Exercise instructions
In the homeowner tax deductions passage, what is the percentage of the federal tax credit available through 2016 for major energy-saving installations?

Exercise passage
━━━━━━━━

Take All The Homeowner Tax Deductions You Deserve In 2013 And Beyond
Here are some more deductions you won’t want to miss.

Property Taxes

Real estate property taxes, as well as state and local income and personal property taxes, are fully deductible. If you sold or bought property during the year, you may have paid or been refunded real estate taxes without being aware of it. See your closing statement for any prorations.

Energy-Efficiency Tax Credits

In 2013, the 10% tax credit — up to $500 — for homeowners making qualified energy improvements to existing homes was extended through 2013 and was made retroactive to cover tax year 2012. Qualified improvements include approved high-efficiency AC and furnaces, windows and doors, roofs, insulation, water heaters and biomass stoves. This credit is reduced by the amount of energy credit taken in prior years.

There’s also a 30% federal tax credit (available through 2016) for some major energy-saving installations — solar systems, geothermal heat pumps, small wind turbines — with no upper limit on the cost.

━━━━━━━━

Provided records
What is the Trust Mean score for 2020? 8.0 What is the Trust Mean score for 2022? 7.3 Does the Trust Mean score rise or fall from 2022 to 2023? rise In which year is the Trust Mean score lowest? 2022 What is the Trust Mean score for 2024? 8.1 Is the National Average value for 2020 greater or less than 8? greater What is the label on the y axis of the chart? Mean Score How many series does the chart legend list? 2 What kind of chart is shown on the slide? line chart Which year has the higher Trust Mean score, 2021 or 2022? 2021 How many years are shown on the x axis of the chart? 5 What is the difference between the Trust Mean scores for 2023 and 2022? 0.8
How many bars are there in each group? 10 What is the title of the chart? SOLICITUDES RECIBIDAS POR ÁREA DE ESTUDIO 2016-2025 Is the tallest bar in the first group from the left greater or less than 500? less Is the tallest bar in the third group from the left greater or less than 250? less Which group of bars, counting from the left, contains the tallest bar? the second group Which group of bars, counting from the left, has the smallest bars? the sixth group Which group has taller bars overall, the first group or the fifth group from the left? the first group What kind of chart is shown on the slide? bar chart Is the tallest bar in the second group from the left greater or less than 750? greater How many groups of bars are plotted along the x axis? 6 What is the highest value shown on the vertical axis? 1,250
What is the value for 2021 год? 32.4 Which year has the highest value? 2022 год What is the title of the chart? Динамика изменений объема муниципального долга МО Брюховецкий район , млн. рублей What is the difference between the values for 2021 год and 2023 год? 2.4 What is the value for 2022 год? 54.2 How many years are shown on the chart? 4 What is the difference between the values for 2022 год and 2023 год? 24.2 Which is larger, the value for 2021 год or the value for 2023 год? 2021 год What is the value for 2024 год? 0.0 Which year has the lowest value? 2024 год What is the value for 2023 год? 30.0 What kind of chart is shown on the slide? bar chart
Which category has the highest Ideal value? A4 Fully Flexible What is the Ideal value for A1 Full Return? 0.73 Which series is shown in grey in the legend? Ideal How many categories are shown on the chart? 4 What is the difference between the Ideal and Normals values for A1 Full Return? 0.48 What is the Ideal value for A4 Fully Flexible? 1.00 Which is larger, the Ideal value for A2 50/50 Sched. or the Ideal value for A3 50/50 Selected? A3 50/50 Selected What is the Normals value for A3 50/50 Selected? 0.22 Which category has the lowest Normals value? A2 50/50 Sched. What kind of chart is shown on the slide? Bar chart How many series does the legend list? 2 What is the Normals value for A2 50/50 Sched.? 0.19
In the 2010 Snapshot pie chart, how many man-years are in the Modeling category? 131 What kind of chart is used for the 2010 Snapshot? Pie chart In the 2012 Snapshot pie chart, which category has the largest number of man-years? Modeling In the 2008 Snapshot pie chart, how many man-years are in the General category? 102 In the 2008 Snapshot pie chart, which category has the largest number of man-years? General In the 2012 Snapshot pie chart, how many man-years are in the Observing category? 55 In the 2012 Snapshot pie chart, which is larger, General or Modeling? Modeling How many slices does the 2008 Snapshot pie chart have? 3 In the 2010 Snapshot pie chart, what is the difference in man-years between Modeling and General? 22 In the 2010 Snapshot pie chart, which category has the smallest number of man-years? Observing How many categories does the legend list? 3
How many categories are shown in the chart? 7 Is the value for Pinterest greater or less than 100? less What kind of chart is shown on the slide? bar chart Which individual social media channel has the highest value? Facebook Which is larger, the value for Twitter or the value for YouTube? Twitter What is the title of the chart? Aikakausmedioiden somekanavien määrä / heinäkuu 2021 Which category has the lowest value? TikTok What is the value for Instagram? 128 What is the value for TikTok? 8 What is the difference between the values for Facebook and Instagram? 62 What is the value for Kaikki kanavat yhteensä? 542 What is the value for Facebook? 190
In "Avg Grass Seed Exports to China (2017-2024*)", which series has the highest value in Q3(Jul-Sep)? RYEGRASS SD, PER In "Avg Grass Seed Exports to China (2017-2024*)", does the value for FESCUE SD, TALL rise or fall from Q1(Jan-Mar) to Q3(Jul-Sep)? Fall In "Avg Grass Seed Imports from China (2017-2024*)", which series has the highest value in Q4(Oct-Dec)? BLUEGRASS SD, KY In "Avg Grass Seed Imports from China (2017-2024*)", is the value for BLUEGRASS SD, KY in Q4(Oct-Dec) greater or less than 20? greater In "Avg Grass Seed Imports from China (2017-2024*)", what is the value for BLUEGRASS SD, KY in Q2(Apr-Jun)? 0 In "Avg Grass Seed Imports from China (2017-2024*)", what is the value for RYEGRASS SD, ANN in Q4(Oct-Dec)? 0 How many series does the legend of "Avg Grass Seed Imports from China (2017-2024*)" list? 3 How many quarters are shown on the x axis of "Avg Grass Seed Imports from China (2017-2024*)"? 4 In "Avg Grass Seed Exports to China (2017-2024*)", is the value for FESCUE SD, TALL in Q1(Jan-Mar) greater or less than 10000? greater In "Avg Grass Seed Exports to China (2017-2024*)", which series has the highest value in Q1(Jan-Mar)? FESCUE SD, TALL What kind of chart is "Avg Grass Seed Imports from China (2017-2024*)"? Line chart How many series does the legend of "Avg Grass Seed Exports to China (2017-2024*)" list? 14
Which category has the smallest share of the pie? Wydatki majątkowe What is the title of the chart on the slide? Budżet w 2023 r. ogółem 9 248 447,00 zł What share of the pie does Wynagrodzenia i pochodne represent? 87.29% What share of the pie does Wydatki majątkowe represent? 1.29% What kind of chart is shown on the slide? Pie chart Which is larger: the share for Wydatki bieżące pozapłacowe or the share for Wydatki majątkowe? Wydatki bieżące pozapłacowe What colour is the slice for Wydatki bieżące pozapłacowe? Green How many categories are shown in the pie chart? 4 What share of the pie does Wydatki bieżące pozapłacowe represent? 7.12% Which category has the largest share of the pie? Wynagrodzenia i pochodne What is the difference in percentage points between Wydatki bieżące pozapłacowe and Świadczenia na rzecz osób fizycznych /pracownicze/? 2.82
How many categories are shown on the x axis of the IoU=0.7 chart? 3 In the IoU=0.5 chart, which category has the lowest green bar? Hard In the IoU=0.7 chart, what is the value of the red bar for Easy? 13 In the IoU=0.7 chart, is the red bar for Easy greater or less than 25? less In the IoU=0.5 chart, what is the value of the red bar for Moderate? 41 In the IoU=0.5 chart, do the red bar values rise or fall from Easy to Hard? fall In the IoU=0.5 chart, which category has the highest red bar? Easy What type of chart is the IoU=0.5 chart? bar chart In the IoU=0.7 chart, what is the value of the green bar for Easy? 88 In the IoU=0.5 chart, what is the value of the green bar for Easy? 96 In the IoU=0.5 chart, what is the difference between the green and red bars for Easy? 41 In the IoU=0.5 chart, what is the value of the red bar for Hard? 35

━━━━━━━━

Exercise output
30%